First of all – filtering. You can filter your logs to only show the ones having a given log level. For example, internally in Sematext, we use the severity name. Yes, we do like Syslog and in fact, we even support Syslog format when shipping logs to Sematext Cloud. So when I need to look for errors in our logs I can easily do that by using filters:
The second thing is the alerting functionality. Alerting is a very powerful tool, but can be overwhelming. Alerts should be actionable. That means that an alert should be an alert if someone needs to take an action on it by doing something. For example, remove files from a device to avoid hitting 100% of disk utilization.
If your application logs use the log levels well you can create alerts on all CRITICAL log level messages. As we already mentioned, the CRITICAL log level means that the crucial part of the application is not working and we are not delivering a business logic, so a total failure. You can potentially create alerts on ERROR log level messages as well, but that highly depends on the functionality. For example, in Sematext Cloud, we can easily create an alert for any log event that will have a CRITICAL log level:
What’s more, we can easily connect various notification hooks to such an alert to be notified using our preferred software:
But keep in mind – use the log levels wisely. Giving a CRITICAL log level to a WARN level log event will result in an alert and notifications to people who are on call. If the situation was not close to being critical soon your alerts will start being ignored, which is just a step away from ignoring real CRITICAL situations and having the system in a non-working state for hours.
How Do Log Levels Work?
You may ask yourself a question – how do the log levels work? Well, on their own they don’t work at all. They are labels that serve informational purpose. They are there, in the log message, to provide information. The log levels say how important a given event is. Should you jump out of your cozy bed right away to fight with a critical issue, or maybe you can just leave it till morning and the world will not end for a few hours once the patch is ready and deployed.

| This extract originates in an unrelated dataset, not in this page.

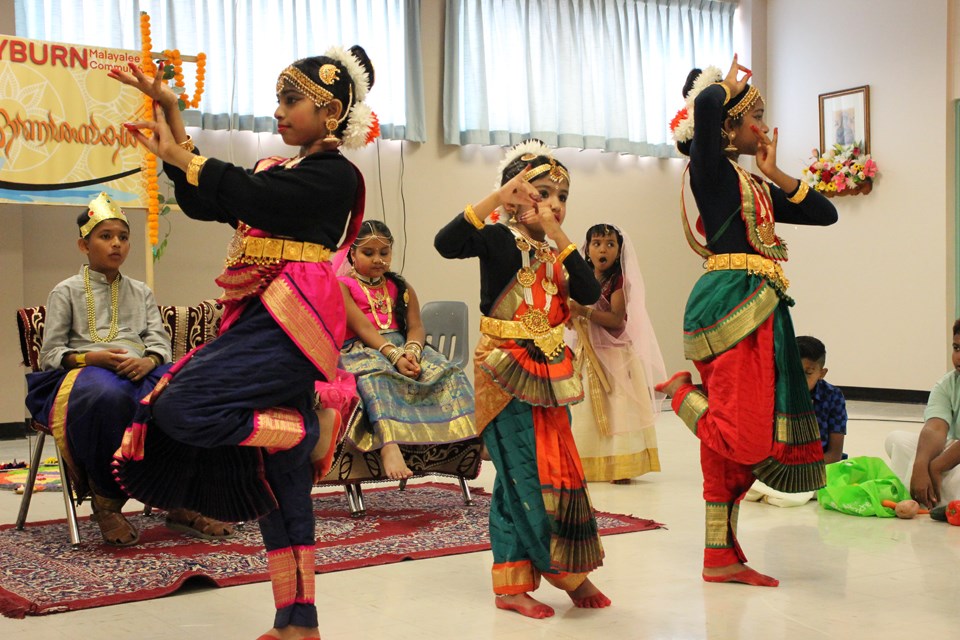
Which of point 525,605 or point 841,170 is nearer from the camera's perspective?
point 525,605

When combined with a logging framework you can easily limit the information that is written to the log destination of your choice. When setting the log level that you are interested in your logging framework you effectively limit all less important log levels to be ignored. So if you set your logging framework to have the root logging level to WARN you will only get log events with WARN, ERROR, and FATAL levels:
When combined with a log analysis solution your log level can play an information role, but also work as a filter effectively limiting the information that you are looking for:
Choosing the right log level when developing an application is crucial. It may not be visible while coding, but for sure it will be beneficial for everyone who uses logs when looking for issues, troubleshooting, creating alerts, or just looking into them regularly. The ease of filtering, alerting, and finding the right information easily is extremely important when dealing with a growing volume of log messages that nowadays systems produce. Although products like Sematext Cloud Logs help you deal with that, we also need to think about what we ship to them. As they say – garbage in, garbage out. Keep that in mind and make your logs useful. As we have just discussed, one of the key steps to that is using proper log levels – good luck!